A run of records
[Begin]

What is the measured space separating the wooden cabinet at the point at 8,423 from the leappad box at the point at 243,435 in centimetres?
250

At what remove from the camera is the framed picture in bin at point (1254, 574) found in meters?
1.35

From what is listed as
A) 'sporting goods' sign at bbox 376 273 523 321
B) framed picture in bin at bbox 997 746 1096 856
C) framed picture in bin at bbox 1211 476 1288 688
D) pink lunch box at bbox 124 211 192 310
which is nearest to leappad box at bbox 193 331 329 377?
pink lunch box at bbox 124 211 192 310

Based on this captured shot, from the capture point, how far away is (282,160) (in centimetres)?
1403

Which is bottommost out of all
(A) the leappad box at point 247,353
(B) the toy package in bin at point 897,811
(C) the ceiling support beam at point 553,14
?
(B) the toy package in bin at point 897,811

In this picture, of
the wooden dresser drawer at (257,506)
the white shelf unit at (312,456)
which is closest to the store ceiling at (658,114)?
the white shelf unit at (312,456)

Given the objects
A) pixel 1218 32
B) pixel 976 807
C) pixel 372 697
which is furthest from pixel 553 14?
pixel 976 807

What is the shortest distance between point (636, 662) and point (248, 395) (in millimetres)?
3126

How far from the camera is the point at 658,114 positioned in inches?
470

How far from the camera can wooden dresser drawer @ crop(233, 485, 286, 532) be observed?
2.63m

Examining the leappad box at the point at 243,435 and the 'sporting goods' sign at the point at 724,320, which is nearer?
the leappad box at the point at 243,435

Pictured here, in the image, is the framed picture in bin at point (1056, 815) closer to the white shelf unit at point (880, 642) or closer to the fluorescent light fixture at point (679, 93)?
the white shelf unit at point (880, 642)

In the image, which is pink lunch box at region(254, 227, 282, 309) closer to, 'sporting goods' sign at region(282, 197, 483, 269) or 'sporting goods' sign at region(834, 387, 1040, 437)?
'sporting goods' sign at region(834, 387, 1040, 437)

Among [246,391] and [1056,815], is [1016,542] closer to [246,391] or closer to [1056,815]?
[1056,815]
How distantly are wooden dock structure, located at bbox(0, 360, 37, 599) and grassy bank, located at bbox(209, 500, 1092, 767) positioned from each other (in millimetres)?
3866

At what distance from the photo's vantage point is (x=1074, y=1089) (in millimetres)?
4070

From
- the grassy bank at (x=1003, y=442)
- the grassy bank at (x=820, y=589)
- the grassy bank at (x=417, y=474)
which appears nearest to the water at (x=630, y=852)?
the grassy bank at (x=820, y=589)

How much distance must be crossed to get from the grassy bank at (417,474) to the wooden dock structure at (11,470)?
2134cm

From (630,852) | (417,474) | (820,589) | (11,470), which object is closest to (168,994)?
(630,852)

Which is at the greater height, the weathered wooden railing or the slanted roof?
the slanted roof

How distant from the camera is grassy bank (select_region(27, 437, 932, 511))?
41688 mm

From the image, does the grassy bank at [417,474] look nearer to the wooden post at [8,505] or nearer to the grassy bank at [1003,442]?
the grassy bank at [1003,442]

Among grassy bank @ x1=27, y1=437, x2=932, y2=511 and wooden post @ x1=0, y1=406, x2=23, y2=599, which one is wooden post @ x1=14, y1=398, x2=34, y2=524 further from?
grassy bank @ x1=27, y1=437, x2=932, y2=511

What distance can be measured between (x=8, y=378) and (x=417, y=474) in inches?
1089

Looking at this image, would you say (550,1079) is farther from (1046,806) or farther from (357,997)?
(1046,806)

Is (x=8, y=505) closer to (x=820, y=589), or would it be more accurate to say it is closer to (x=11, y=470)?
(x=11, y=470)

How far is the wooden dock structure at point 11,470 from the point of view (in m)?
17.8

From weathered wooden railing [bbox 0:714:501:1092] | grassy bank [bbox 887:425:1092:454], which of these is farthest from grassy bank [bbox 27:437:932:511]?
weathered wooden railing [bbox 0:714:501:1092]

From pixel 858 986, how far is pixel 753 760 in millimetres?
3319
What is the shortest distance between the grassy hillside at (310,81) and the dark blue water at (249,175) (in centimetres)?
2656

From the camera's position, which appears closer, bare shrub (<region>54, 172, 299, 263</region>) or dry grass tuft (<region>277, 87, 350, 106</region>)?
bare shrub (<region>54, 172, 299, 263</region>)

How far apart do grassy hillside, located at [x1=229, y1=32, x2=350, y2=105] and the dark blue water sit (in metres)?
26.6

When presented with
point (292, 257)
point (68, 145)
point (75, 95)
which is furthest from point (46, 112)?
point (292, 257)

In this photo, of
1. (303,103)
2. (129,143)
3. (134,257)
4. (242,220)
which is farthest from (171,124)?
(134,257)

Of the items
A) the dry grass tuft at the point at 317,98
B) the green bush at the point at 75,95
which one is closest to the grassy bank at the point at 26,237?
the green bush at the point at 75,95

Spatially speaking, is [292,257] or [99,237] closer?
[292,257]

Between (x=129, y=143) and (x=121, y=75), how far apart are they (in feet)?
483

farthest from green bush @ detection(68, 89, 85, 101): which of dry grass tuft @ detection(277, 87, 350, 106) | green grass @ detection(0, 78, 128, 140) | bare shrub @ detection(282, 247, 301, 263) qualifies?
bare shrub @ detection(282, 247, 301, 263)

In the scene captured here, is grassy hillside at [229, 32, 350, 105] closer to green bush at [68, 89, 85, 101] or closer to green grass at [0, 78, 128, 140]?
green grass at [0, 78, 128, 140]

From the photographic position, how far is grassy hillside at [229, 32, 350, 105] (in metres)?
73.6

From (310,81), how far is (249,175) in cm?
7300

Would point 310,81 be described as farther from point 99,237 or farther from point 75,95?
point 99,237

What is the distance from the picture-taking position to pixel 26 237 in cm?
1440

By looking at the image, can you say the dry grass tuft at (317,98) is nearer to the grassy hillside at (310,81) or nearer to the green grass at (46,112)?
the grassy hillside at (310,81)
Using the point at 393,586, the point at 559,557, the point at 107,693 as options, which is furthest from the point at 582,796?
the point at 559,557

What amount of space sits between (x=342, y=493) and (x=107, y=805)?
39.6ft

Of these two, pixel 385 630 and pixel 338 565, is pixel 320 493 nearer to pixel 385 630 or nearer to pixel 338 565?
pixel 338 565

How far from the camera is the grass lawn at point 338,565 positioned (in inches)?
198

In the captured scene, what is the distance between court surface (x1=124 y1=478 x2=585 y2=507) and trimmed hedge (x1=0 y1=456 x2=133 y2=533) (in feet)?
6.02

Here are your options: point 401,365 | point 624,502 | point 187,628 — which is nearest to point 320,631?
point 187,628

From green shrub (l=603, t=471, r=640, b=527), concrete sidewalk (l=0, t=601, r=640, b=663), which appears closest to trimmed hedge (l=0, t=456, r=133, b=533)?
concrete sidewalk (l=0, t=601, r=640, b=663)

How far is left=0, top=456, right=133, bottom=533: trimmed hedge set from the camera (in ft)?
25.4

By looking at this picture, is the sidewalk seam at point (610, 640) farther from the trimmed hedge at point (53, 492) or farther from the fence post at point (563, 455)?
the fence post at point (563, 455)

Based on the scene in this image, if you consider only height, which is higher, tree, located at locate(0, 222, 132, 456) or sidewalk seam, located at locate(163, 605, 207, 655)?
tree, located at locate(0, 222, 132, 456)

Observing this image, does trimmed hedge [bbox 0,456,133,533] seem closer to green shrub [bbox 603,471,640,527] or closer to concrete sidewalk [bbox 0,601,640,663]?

[End]

Stated goal - Output the entries exactly.

Exercise answer -
What is the measured space separating the wooden cabinet at the point at 8,423 from the leappad box at the point at 243,435 in centimetres?
250

At what remove from the camera is the framed picture in bin at point (1254, 574) found in meters?
1.35

From what is listed as
A) 'sporting goods' sign at bbox 376 273 523 321
B) framed picture in bin at bbox 997 746 1096 856
C) framed picture in bin at bbox 1211 476 1288 688
D) pink lunch box at bbox 124 211 192 310
which is nearest to leappad box at bbox 193 331 329 377?
pink lunch box at bbox 124 211 192 310

Based on this captured shot, from the capture point, how far away is (282,160) (in centimetres)?
1403

Which is bottommost out of all
(A) the leappad box at point 247,353
(B) the toy package in bin at point 897,811
(C) the ceiling support beam at point 553,14
?
(B) the toy package in bin at point 897,811

In this picture, of
the wooden dresser drawer at (257,506)
the white shelf unit at (312,456)
which is closest to the store ceiling at (658,114)?
the white shelf unit at (312,456)

Given the objects
A) pixel 1218 32
B) pixel 976 807
C) pixel 372 697
which is furthest from pixel 553 14?
pixel 976 807

What is the shortest distance between point (636, 662) and point (248, 395) (in millimetres)?
3126

How far from the camera is the point at 658,114 positioned in inches?
470

How far from the camera can wooden dresser drawer @ crop(233, 485, 286, 532) be observed?
2.63m

Examining the leappad box at the point at 243,435 and the 'sporting goods' sign at the point at 724,320, which is nearer?
the leappad box at the point at 243,435

Pictured here, in the image, is the framed picture in bin at point (1056, 815) closer to the white shelf unit at point (880, 642) or closer to the fluorescent light fixture at point (679, 93)?
the white shelf unit at point (880, 642)

In the image, which is pink lunch box at region(254, 227, 282, 309) closer to, 'sporting goods' sign at region(282, 197, 483, 269) or 'sporting goods' sign at region(834, 387, 1040, 437)?
'sporting goods' sign at region(834, 387, 1040, 437)

Among [246,391] and [1056,815], is [1016,542] closer to [246,391] or closer to [1056,815]?
[1056,815]
How distantly are wooden dock structure, located at bbox(0, 360, 37, 599) and grassy bank, located at bbox(209, 500, 1092, 767) positioned from each other (in millimetres)?
3866

At what distance from the photo's vantage point is (x=1074, y=1089) (in millimetres)?
4070

From
- the grassy bank at (x=1003, y=442)
- the grassy bank at (x=820, y=589)
- the grassy bank at (x=417, y=474)
which appears nearest to the water at (x=630, y=852)?
the grassy bank at (x=820, y=589)

How much distance must be crossed to get from the grassy bank at (417,474) to the wooden dock structure at (11,470)?
2134cm

From (630,852) | (417,474) | (820,589) | (11,470), which object is closest to (168,994)?
(630,852)

Which is at the greater height, the weathered wooden railing or the slanted roof?
the slanted roof

How distant from the camera is grassy bank (select_region(27, 437, 932, 511))?
41688 mm

From the image, does the grassy bank at [417,474] look nearer to the wooden post at [8,505] or nearer to the grassy bank at [1003,442]?
the grassy bank at [1003,442]

Among grassy bank @ x1=27, y1=437, x2=932, y2=511 and wooden post @ x1=0, y1=406, x2=23, y2=599, which one is wooden post @ x1=14, y1=398, x2=34, y2=524 further from?
grassy bank @ x1=27, y1=437, x2=932, y2=511

What distance can be measured between (x=8, y=378) and (x=417, y=474) in inches?
1089

Looking at this image, would you say (550,1079) is farther from (1046,806) or farther from (357,997)?
(1046,806)

Is (x=8, y=505) closer to (x=820, y=589), or would it be more accurate to say it is closer to (x=11, y=470)?
(x=11, y=470)

How far is the wooden dock structure at point 11,470 from the point of view (in m)?
17.8

From weathered wooden railing [bbox 0:714:501:1092] | grassy bank [bbox 887:425:1092:454], which of these is farthest from grassy bank [bbox 27:437:932:511]?
weathered wooden railing [bbox 0:714:501:1092]

From pixel 858 986, how far is pixel 753 760 in millimetres?
3319
What is the shortest distance between the grassy hillside at (310,81) and the dark blue water at (249,175) (in centimetres)?
2656

From the camera's position, which appears closer, bare shrub (<region>54, 172, 299, 263</region>) or dry grass tuft (<region>277, 87, 350, 106</region>)?
bare shrub (<region>54, 172, 299, 263</region>)

How far apart do grassy hillside, located at [x1=229, y1=32, x2=350, y2=105] and the dark blue water sit (in metres)?
26.6

When presented with
point (292, 257)
point (68, 145)
point (75, 95)
which is furthest from point (46, 112)?
point (292, 257)

In this photo, of
1. (303,103)
2. (129,143)
3. (134,257)
4. (242,220)
which is farthest from (171,124)?
(134,257)

Of the items
A) the dry grass tuft at the point at 317,98
B) the green bush at the point at 75,95
which one is closest to the grassy bank at the point at 26,237?
the green bush at the point at 75,95

Spatially speaking, is [292,257] or [99,237] closer?
[292,257]

Between (x=129, y=143) and (x=121, y=75), how far apart are they (in feet)?
483

farthest from green bush @ detection(68, 89, 85, 101): which of dry grass tuft @ detection(277, 87, 350, 106) | green grass @ detection(0, 78, 128, 140) | bare shrub @ detection(282, 247, 301, 263) qualifies?
bare shrub @ detection(282, 247, 301, 263)

In the scene captured here, is grassy hillside at [229, 32, 350, 105] closer to green bush at [68, 89, 85, 101] or closer to green grass at [0, 78, 128, 140]?
green grass at [0, 78, 128, 140]

From the photographic position, how far is grassy hillside at [229, 32, 350, 105] (in metres)?
73.6

From (310,81), how far is (249,175) in cm?
7300

Would point 310,81 be described as farther from point 99,237 or farther from point 75,95?
point 99,237

What is the distance from the picture-taking position to pixel 26 237 in cm?
1440

By looking at the image, can you say the dry grass tuft at (317,98) is nearer to the grassy hillside at (310,81) or nearer to the green grass at (46,112)?
the grassy hillside at (310,81)
Using the point at 393,586, the point at 559,557, the point at 107,693 as options, which is furthest from the point at 582,796?
the point at 559,557

What amount of space sits between (x=342, y=493) and (x=107, y=805)?
39.6ft

Of these two, pixel 385 630 and pixel 338 565, is pixel 320 493 nearer to pixel 385 630 or nearer to pixel 338 565?
pixel 338 565

How far from the camera is the grass lawn at point 338,565 positioned (in inches)?
198

In the captured scene, what is the distance between court surface (x1=124 y1=478 x2=585 y2=507) and trimmed hedge (x1=0 y1=456 x2=133 y2=533) (in feet)?
6.02

Here are your options: point 401,365 | point 624,502 | point 187,628 — which is nearest to point 320,631?
point 187,628

From green shrub (l=603, t=471, r=640, b=527), concrete sidewalk (l=0, t=601, r=640, b=663), which appears closest to trimmed hedge (l=0, t=456, r=133, b=533)?
concrete sidewalk (l=0, t=601, r=640, b=663)

How far is left=0, top=456, right=133, bottom=533: trimmed hedge set from the camera (in ft)?
25.4

By looking at this picture, is the sidewalk seam at point (610, 640) farther from the trimmed hedge at point (53, 492) or farther from the fence post at point (563, 455)?
the fence post at point (563, 455)

Based on the scene in this image, if you consider only height, which is higher, tree, located at locate(0, 222, 132, 456) or sidewalk seam, located at locate(163, 605, 207, 655)?
tree, located at locate(0, 222, 132, 456)

Observing this image, does trimmed hedge [bbox 0,456,133,533] seem closer to green shrub [bbox 603,471,640,527] or closer to concrete sidewalk [bbox 0,601,640,663]?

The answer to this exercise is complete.